Wednesday, May 20, 2015

windows 7 - Using 2 primary partitions on a hard drive?



I would like to install 2 Operating Systems (one Windows and one Kali Linux) on 1 hard drive. It's easy to install both on a primary partition but I would like to put them into 2 different primary partition. Currently my hard drive has only 1 primary partition (currently installed with Windows 7 Ultimate 64bit). So I have to create the other primary partition for Kali Linux. As far as I know there should be only 1 primary partition active at a time. So I wonder what exactly active means here? Does that mean once booted from this partition, I cannot access to the other partition (to read/open files, ...)? I hope it's just some kind of flag indicating that it's the partition from which the currently loaded OS was booted.




Thanks for your help!


Answer



"Active" simply means that that is the partition on which your BIOS (firmware) will look for the first OS boot file - for Windows 7 that is BootMgr.exe.



(
Actually it is a little more complicated. The BIOS always loads the master boot record from the drive that you've configured it to boot from in the "BIOS settings". The MBR is always sector 0 and is not part of any "file system". The MBR contains the table of primary partitions - maximum of four - and a tiny amount of code (440 bytes). One of the partitions is tagged as "active" in the partition table. The code from the MBR loads the first block of the active partition (also not part of any file system), which is called the "volume boot record". The code from the first block of the VBR reads the remainder of the VBR; it can be multiple blocks. This in turn has enough code to find and read an executable file from the root directory of the partition it's on, and transfer control to it. For a Windows Vista or later partition this is BootMgr.Exe, for earlier versions it was NTLDR.



Different OSs require different VBR contents. Different file systems do, too - the Windows VBR for a FAT32 partition is different from the one for an NTFS partition, because the code in the VBR has to understand enough of the file system structure to read that first OS boot file. That file in turn knows enough to read directories, etc.
)




In Windows, the Boot Configuration Database (BCD) is also on the active partition. The actual OS can be on another partition, and usually is.

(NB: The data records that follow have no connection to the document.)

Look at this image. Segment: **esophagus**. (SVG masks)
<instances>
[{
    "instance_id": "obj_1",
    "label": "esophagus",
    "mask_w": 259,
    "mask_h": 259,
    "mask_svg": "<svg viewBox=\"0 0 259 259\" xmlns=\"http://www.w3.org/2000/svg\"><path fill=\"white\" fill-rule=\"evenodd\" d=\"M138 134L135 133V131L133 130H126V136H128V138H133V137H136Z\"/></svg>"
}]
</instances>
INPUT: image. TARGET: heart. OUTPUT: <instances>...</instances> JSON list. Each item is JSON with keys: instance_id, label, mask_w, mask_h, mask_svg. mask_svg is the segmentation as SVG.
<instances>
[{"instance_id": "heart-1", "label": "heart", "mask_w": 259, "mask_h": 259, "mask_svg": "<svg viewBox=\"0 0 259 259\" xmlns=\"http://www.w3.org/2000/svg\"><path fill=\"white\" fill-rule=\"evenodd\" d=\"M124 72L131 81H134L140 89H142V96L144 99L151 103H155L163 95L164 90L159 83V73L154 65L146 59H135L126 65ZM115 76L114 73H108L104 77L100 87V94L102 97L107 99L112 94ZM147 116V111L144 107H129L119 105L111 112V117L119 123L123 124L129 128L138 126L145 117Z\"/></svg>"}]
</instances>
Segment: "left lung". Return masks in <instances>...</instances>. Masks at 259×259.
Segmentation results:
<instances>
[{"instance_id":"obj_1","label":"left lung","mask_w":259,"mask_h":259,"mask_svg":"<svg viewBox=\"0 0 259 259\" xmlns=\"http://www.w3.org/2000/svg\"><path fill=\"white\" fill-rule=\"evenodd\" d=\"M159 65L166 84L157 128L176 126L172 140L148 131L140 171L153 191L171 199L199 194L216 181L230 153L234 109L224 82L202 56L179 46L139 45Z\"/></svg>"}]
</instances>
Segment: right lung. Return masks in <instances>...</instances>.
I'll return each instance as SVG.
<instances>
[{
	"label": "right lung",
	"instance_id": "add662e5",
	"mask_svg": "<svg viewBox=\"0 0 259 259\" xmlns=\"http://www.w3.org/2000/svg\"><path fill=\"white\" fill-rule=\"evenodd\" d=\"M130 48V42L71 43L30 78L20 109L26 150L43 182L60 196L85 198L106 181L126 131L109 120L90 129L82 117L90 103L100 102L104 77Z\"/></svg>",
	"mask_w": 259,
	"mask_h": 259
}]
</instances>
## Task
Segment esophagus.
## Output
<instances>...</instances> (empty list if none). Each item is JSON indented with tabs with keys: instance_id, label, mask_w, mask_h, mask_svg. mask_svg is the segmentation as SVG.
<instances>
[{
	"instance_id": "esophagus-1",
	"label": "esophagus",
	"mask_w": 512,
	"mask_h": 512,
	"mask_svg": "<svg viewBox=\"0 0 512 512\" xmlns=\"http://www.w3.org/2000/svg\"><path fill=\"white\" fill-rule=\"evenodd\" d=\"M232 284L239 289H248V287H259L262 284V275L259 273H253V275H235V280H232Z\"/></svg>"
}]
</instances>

If you use a multi-OS boot loader such as GRUB (as I expect you will) you want that on the active partition. It does not mean that that is the only partition accessible.


No comments:

Post a Comment

linux - How to SSH to ec2 instance in VPC private subnet via NAT server

I have created a VPC in aws with a public subnet and a private subnet. The private subnet does not have direct access to external network. S...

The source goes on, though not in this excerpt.